Unsupervised Machine Learning Flashcards
What is unsupervised learning?
This is used when we do not have a target/y in our dataset and we need our machine to learn patterns in the data on its own
What is Kmeans clustering?
Randomly chooses k points to start as our clusters centers (commonly called centoids)
What is explanatory k means
What is Hierarchical Clustering?
Hierarchical Clustering is another way to Clustering our data into different groups
What is Divisive Clustering?
The is a top-down approach, starts with all data in one cluster and split data into more based on similar traits
What is Agglomerative Clustering?
This is a bottom-up approach, starts with each data point in its own cluster, from there we group clusters together until we have one
What is DBSCAN?
DBSCAN (Density-Based Spatial Clustering of Applications with Noise) is an algorithm used for clustering
How effective is DBSCAN?
this is a useful algorithm to group high density clusters together, while ignoring data points that may not fit together “called noise”
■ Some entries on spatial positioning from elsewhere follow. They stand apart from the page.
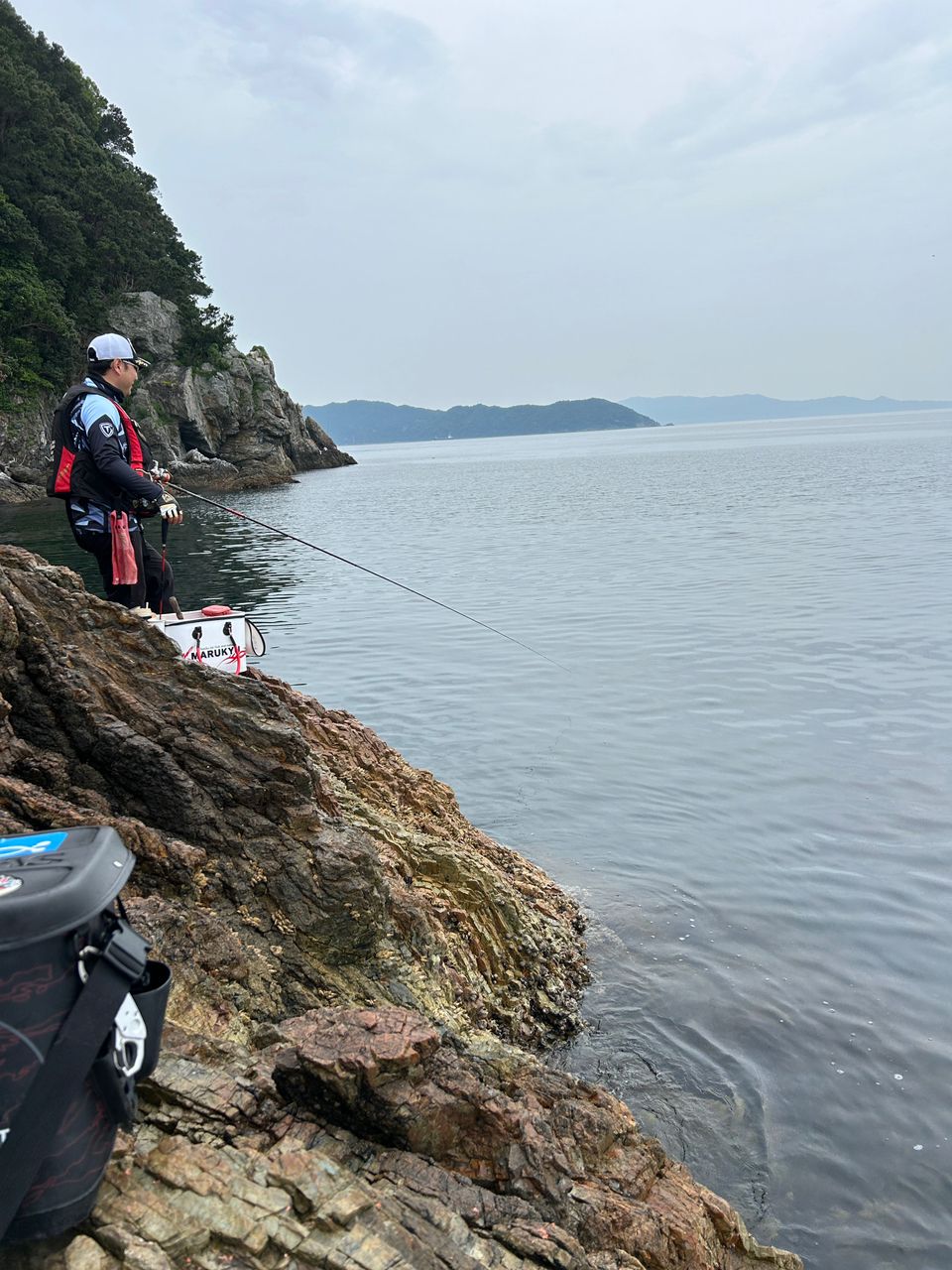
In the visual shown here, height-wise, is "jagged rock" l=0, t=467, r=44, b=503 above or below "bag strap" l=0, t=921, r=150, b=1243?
below

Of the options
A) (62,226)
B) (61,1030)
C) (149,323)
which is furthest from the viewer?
(149,323)

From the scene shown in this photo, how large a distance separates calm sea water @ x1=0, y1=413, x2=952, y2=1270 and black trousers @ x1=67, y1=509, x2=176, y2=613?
13.5 feet

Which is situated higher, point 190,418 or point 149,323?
point 149,323

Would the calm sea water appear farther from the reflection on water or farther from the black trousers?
the black trousers

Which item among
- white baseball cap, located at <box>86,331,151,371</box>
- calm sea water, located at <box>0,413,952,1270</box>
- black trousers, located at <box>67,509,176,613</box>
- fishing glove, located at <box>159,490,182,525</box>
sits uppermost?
white baseball cap, located at <box>86,331,151,371</box>

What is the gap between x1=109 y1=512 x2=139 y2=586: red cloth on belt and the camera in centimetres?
635

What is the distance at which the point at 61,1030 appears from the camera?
2.25 metres

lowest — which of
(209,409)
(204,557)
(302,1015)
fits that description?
(204,557)

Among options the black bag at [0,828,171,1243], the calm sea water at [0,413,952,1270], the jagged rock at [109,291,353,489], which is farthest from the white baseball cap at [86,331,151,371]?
the jagged rock at [109,291,353,489]

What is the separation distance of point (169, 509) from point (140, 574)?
19.5 inches

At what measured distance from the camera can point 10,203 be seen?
2135 inches

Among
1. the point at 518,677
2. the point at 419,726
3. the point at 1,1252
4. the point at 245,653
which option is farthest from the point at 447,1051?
the point at 518,677

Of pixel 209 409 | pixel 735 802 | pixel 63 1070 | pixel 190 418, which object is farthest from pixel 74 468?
pixel 209 409

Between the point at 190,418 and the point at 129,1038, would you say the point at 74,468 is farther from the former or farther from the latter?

What is Dimensionality Reduction?
Dimensionality reduction refers to any technique where we try to reduce the feature space we are working with.
What are the two types of dimensionality reduction?
Feature selection and feature extraction
What is Feature selection?
Choosing only the most important features in your final model and leave out the features not important to the model
What is feature Extraction?
Feature extraction refers to techniques where you take all of your features and combine the in certain ways to reduce them into lower dimensions?
What can you use pca for?
You can use PCA to speed up a supervised machine learning even though PCA itself is an unsupervised machine learning task.
What is Feature Engineering?
Feature engineering is when you add or modify features to your data. Pca is one example of feature engineering.
How to overload in pandas?
Pandas will overload the + sign to concatenate two string columns.